東周的事情,姜纓知道不少,祁淮墨和東周皇的事情,她也知道一些,但這不代表,她和姜紹有朝一日也會走到哪一步,而且,姜紹是她一手帶大的,她相信自己的眼光,“我們不一樣。”
祁淮墨見她不聽勸,無所謂的冷笑道,“是嗎?那我希望,今日之憂,真的是我多此一舉。”
屋子裡的氣氛有些凝重,姜纓見他傷心,打算轉移話題,“那個,你覺得,我們什麼時候動手去太尉府拿玉璽合適?”
“你想好怎麼拿了?”祁淮墨反問?姜纓想也不想回答,“自然是偷了,難不成,還能正大光明的拿?”
“我這裡還真的有個辦法,可以光明正大的去太尉府拿。

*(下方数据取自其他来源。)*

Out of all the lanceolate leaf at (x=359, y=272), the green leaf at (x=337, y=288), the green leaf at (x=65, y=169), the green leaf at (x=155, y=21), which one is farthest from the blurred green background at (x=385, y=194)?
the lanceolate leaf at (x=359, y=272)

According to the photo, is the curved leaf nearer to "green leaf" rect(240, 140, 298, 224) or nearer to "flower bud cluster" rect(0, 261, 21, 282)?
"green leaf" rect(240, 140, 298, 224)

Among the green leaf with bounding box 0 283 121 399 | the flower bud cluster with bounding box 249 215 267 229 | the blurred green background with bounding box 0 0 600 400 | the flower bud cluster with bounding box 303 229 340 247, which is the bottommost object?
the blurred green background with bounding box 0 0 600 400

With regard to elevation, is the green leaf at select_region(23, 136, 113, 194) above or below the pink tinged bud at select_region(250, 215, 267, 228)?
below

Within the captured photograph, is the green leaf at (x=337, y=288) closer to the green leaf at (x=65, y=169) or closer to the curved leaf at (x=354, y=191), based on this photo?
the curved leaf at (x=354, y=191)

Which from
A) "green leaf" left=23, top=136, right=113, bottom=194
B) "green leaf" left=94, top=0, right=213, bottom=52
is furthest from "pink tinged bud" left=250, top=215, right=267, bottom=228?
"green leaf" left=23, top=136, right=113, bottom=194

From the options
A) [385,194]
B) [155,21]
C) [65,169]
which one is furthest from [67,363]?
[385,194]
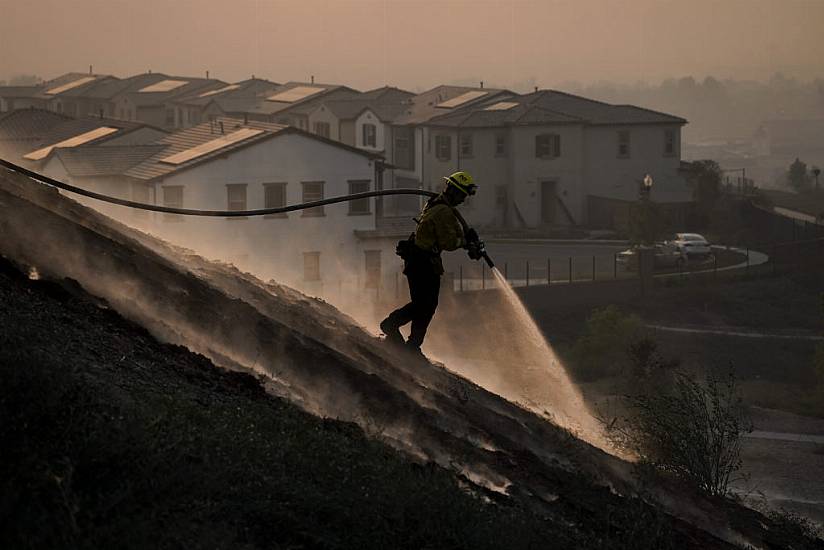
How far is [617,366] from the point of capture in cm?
3238

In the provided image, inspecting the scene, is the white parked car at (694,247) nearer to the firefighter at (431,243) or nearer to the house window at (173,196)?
the house window at (173,196)

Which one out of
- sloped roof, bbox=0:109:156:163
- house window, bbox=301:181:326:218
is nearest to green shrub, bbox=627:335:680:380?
house window, bbox=301:181:326:218

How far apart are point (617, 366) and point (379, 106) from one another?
34.9 meters

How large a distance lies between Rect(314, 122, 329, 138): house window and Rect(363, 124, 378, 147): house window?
1.96 metres

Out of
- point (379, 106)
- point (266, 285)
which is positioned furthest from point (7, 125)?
point (266, 285)

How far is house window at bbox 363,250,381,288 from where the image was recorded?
3969 centimetres

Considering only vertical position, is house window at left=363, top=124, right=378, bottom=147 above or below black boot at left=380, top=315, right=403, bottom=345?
above

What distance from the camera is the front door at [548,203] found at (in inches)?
2240

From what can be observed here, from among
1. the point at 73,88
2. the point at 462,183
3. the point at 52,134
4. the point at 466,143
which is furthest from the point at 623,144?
the point at 73,88

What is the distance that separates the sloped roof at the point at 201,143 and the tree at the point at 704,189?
2077cm

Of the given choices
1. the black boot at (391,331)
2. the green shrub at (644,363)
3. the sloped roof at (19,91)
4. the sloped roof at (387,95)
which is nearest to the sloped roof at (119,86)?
the sloped roof at (19,91)

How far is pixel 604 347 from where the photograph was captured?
33062 millimetres

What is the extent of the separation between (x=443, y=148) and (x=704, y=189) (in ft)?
40.9

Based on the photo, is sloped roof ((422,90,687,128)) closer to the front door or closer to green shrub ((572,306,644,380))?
the front door
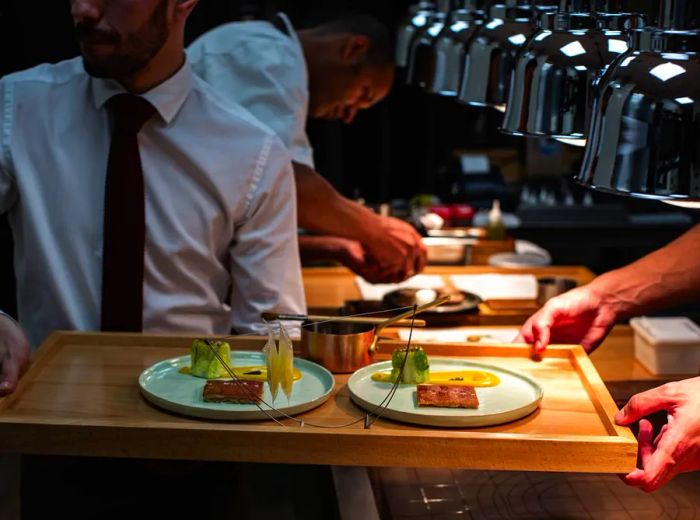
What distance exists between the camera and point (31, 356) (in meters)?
1.96

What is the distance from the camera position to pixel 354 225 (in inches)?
139

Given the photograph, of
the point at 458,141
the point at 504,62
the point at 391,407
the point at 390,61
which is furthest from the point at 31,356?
the point at 458,141

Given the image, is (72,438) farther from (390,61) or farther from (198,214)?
(390,61)

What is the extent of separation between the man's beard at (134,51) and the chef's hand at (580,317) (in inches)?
45.8

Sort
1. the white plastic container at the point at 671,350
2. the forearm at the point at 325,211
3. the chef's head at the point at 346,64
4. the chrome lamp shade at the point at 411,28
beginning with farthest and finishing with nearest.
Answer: the chef's head at the point at 346,64 < the forearm at the point at 325,211 < the chrome lamp shade at the point at 411,28 < the white plastic container at the point at 671,350

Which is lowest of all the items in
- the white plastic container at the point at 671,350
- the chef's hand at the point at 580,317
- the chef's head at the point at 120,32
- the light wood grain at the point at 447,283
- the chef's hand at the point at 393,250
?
the light wood grain at the point at 447,283

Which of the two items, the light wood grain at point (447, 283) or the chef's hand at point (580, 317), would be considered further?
the light wood grain at point (447, 283)

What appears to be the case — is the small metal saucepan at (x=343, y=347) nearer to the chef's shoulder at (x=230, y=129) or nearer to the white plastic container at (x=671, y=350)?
the chef's shoulder at (x=230, y=129)

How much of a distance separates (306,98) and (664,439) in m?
2.20

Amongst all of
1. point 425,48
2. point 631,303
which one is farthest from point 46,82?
point 631,303

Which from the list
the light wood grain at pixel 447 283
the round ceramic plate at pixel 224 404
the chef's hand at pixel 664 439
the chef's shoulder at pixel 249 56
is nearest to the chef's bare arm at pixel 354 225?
the light wood grain at pixel 447 283

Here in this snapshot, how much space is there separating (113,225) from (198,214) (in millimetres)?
230

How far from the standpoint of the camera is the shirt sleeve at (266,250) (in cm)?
267

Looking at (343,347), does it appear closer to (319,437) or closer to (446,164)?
(319,437)
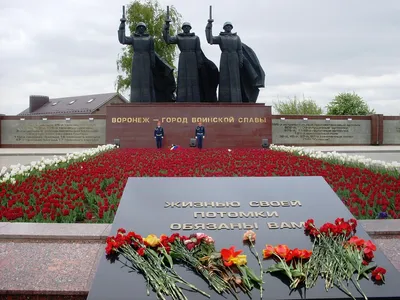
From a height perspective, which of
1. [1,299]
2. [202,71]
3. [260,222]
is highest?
[202,71]

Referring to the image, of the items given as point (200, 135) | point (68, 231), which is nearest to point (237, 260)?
point (68, 231)

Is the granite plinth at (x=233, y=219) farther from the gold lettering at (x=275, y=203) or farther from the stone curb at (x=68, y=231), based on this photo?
the stone curb at (x=68, y=231)

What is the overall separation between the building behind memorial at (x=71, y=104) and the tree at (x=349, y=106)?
71.2 feet

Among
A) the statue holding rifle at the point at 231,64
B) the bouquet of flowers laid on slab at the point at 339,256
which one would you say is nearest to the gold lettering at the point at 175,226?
the bouquet of flowers laid on slab at the point at 339,256

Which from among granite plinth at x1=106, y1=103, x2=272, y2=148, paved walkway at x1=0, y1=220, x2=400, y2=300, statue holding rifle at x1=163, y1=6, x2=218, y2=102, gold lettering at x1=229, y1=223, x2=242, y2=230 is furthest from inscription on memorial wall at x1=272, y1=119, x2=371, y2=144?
gold lettering at x1=229, y1=223, x2=242, y2=230

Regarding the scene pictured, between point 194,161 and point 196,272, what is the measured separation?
633 centimetres

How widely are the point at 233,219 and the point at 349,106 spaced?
31479mm

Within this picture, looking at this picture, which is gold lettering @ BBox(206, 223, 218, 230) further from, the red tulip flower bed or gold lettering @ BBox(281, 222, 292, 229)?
the red tulip flower bed

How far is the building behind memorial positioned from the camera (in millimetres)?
45875

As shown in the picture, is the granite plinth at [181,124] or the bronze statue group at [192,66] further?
the bronze statue group at [192,66]

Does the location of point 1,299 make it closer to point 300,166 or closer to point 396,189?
point 396,189

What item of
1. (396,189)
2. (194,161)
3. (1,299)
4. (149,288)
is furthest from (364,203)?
(194,161)

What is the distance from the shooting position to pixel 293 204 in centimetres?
305

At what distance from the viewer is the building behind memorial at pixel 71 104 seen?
45875mm
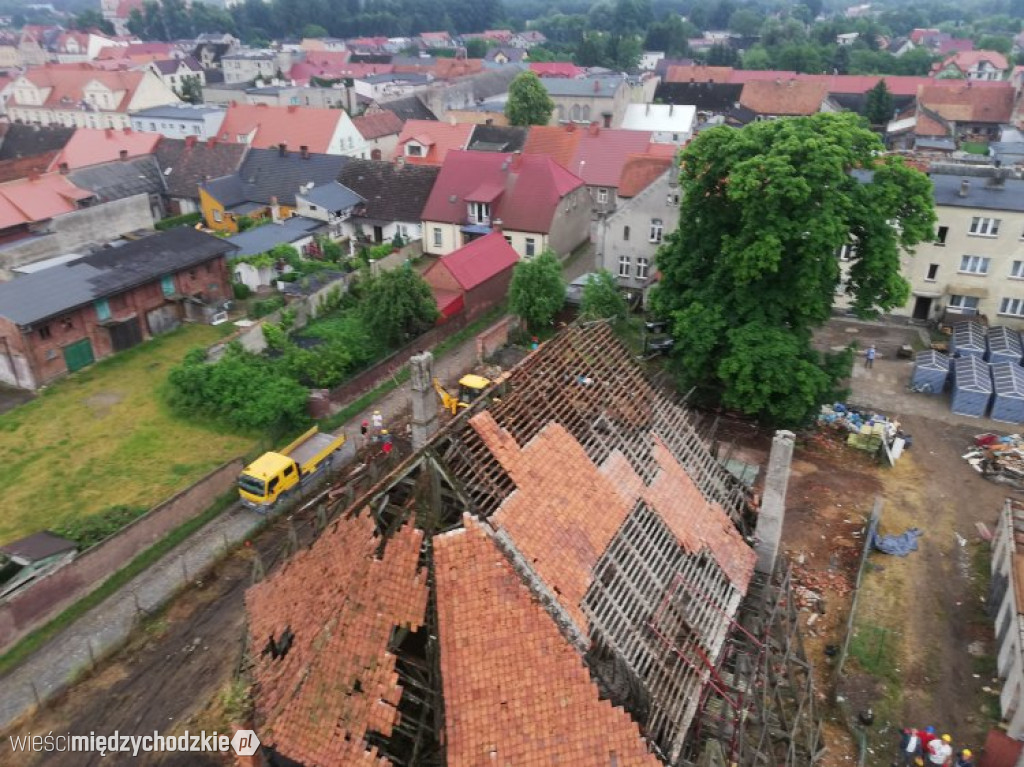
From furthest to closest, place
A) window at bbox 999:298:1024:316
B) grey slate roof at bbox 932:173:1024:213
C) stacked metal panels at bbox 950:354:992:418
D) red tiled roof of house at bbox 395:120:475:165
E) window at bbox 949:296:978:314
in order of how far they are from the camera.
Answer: red tiled roof of house at bbox 395:120:475:165, window at bbox 949:296:978:314, window at bbox 999:298:1024:316, grey slate roof at bbox 932:173:1024:213, stacked metal panels at bbox 950:354:992:418

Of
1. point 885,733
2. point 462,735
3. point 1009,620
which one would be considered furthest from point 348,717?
point 1009,620

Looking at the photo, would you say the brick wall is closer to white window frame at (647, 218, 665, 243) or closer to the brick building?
the brick building

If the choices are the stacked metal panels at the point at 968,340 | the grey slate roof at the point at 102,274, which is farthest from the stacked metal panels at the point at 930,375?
the grey slate roof at the point at 102,274

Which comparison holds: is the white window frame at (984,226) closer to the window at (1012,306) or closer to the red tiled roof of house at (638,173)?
the window at (1012,306)

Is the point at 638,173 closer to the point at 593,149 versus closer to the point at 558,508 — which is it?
the point at 593,149

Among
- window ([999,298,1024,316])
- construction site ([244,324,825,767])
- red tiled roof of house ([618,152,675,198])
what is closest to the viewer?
construction site ([244,324,825,767])

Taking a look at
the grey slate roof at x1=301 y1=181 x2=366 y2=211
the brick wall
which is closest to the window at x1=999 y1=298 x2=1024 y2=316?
the brick wall

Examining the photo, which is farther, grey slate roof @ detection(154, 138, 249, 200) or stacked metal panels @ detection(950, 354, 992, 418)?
grey slate roof @ detection(154, 138, 249, 200)
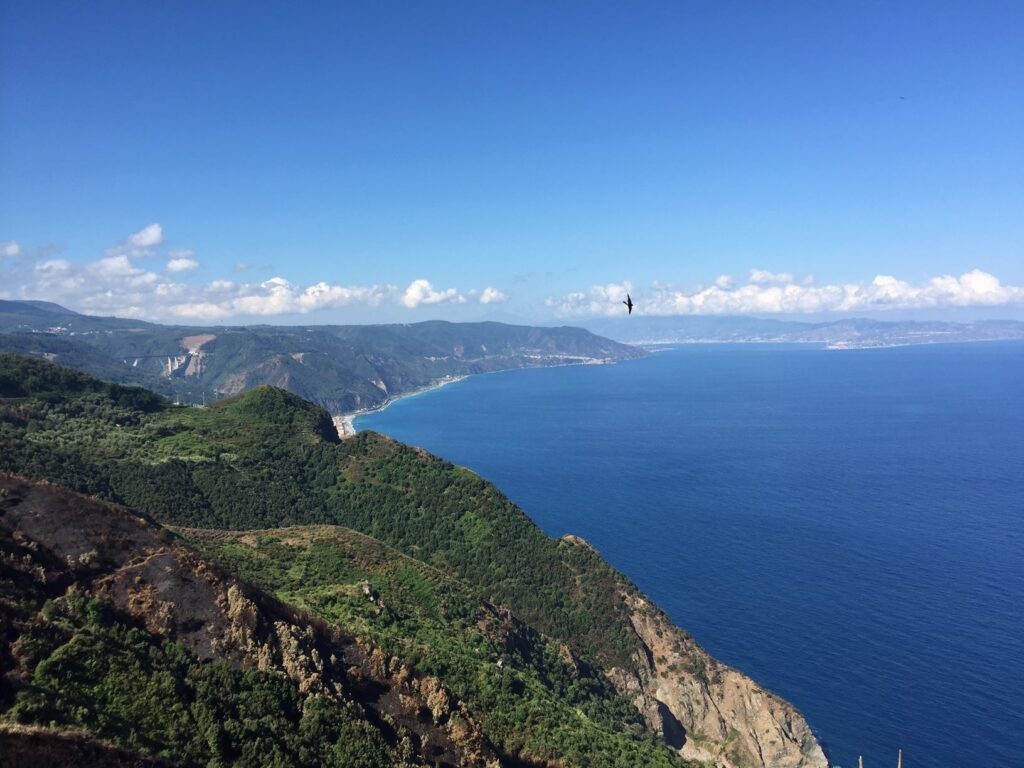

”姜纓驚訝的看過去,“什麼意思?”
“你心裡清楚,太尉府的防衛,是軍事防衛,若想夜裡潛入,不被發現,恐怕也沒什麼勝算,如此一來,白天進去才最安全,白天的太尉府,雖然府裡的防衛大部分都撤了,可一般人,也很少能進去。”
“你都說了,尋常人進不去,我們更進不去了。”
“我說的是尋常人,可若這個人是凌諾公主呢?”祁淮墨提醒姜纓,姜纓也不傻,很快明白了他的意思。
“你想讓我易容成凌諾公主的樣子,光明正大進入太尉府拿回玉璽?”這個主意倒是可行,可……“凌諾今天才去過太尉府,明天我再去,會不會去的太勤快了些?”
“若是旁人,太尉或許會懷疑,可若是去的人是凌諾公主,太尉非但不會懷疑,反而會很開心。”祁淮墨神神秘秘,一臉篤定。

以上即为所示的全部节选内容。